(Rows from a spatial reasoning dataset)
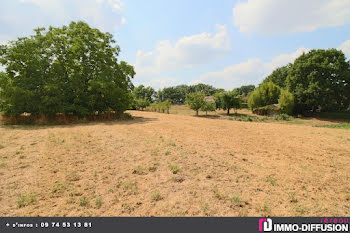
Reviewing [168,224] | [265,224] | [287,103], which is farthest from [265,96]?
[168,224]

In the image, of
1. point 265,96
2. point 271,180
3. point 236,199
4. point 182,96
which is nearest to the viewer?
point 236,199

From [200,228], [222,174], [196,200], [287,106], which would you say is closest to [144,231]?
[200,228]

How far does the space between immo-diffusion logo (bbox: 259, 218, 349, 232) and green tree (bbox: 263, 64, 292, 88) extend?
64.9 m

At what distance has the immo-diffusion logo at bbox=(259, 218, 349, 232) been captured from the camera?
3.48m

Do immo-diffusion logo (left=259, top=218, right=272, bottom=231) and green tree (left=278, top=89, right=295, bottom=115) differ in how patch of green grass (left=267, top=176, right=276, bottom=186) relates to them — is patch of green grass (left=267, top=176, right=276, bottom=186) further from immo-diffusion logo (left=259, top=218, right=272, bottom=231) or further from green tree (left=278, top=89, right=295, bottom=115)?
green tree (left=278, top=89, right=295, bottom=115)

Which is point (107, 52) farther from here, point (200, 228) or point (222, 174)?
point (200, 228)

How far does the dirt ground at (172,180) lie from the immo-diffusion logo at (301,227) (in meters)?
0.25

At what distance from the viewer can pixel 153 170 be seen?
6.16 m

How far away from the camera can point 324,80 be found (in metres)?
34.9

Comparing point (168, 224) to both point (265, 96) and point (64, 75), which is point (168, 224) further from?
point (265, 96)

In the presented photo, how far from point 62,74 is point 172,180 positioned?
18.8 meters

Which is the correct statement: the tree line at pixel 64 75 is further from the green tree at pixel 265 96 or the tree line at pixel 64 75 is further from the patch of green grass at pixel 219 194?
the green tree at pixel 265 96

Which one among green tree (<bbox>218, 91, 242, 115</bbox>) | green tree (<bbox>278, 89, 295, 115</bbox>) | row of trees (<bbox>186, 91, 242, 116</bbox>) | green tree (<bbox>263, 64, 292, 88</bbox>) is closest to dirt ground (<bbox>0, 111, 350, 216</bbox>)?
green tree (<bbox>278, 89, 295, 115</bbox>)

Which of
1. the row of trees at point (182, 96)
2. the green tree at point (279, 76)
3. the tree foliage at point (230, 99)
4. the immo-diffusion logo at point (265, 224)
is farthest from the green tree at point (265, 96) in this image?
the immo-diffusion logo at point (265, 224)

(What to work on) Can you copy out every one of the records above word for word, leaving out the pictures?

(Task solution)
Reviewing [168,224] | [265,224] | [287,103], which is farthest from [265,96]?
[168,224]

In the image, of
1. point 265,96
2. point 271,180
3. point 236,199
4. point 182,96
which is nearest to the viewer?
point 236,199

From [200,228], [222,174], [196,200], [287,106], which would you say is closest to [144,231]?
[200,228]

How far does the space between immo-diffusion logo (bbox: 259, 218, 349, 232) and green tree (bbox: 263, 64, 292, 88) extend?
64.9 m

At what distance has the immo-diffusion logo at bbox=(259, 218, 349, 232) been captured from the camera?
3.48m

Do immo-diffusion logo (left=259, top=218, right=272, bottom=231) and green tree (left=278, top=89, right=295, bottom=115) differ in how patch of green grass (left=267, top=176, right=276, bottom=186) relates to them — is patch of green grass (left=267, top=176, right=276, bottom=186) further from immo-diffusion logo (left=259, top=218, right=272, bottom=231) or further from green tree (left=278, top=89, right=295, bottom=115)?
green tree (left=278, top=89, right=295, bottom=115)

Which is point (107, 52) farther from here, point (200, 228) or point (222, 174)?
point (200, 228)

How far does the dirt ground at (172,180) lie from the immo-diffusion logo at (301,227) (in meters)?
0.25

At what distance from the viewer can pixel 153 170 be seen?
6.16 m

How far away from the camera can point 324,80 be found (in metres)?
34.9

Comparing point (168, 224) to both point (265, 96) and point (64, 75), which is point (168, 224) further from?
point (265, 96)

In the presented photo, how far from point 62,74 is point 172,180 positioned?
18.8 meters

Which is the correct statement: the tree line at pixel 64 75 is further from the green tree at pixel 265 96 or the tree line at pixel 64 75 is further from the patch of green grass at pixel 219 194?
the green tree at pixel 265 96

Which one among green tree (<bbox>218, 91, 242, 115</bbox>) | green tree (<bbox>278, 89, 295, 115</bbox>) | row of trees (<bbox>186, 91, 242, 116</bbox>) | green tree (<bbox>263, 64, 292, 88</bbox>) is closest to dirt ground (<bbox>0, 111, 350, 216</bbox>)?
green tree (<bbox>278, 89, 295, 115</bbox>)

Which of
1. the row of trees at point (182, 96)
2. the green tree at point (279, 76)
3. the tree foliage at point (230, 99)
4. the immo-diffusion logo at point (265, 224)
is farthest from the green tree at point (265, 96) in this image?
the immo-diffusion logo at point (265, 224)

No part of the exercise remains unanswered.